*Texto de estudo:*

Quem viu as comédias italianas dos anos 50 e 60 pode dizer que provou de uma "iguaria" extraordinária. Tinha-se, nelas, a inteligência e a beleza, o riso farto e um panorama vasto dos usos e costumes da Itália, além de um afresco da própria condição humana em seus aspectos trágicos e cômicos.

A morte de Dino Risi representa o enterro de um "gênero" no sentido, repita-se, de que as comédias realizadas na Itália se diferenciavam bastante das outras comédias de outros países. Ainda que desaparecido desde muitas décadas (o que se faz hoje é um acúmulo de besteirol impossível de verificação dada a incompetência e a regressão cultural do cinema), o "gênero" fez com que a memória do cinéfilo despertasse os filmes do pretérito ao se deparar com a notícia do falecimento do grande Risi, Dino Risi.

*Dados de origem:*
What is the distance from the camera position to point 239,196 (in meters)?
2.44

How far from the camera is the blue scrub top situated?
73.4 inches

*Pedido de tarefa:* Por favor, copie do texto sobre as comédias italianas o trecho que vai de "A morte de Dino" até "Risi, Dino Risi.".

*Exercício concluído:*
A morte de Dino Risi representa o enterro de um "gênero" no sentido, repita-se, de que as comédias realizadas na Itália se diferenciavam bastante das outras comédias de outros países. Ainda que desaparecido desde muitas décadas (o que se faz hoje é um acúmulo de besteirol impossível de verificação dada a incompetência e a regressão cultural do cinema), o "gênero" fez com que a memória do cinéfilo despertasse os filmes do pretérito ao se deparar com a notícia do falecimento do grande Risi, Dino Risi.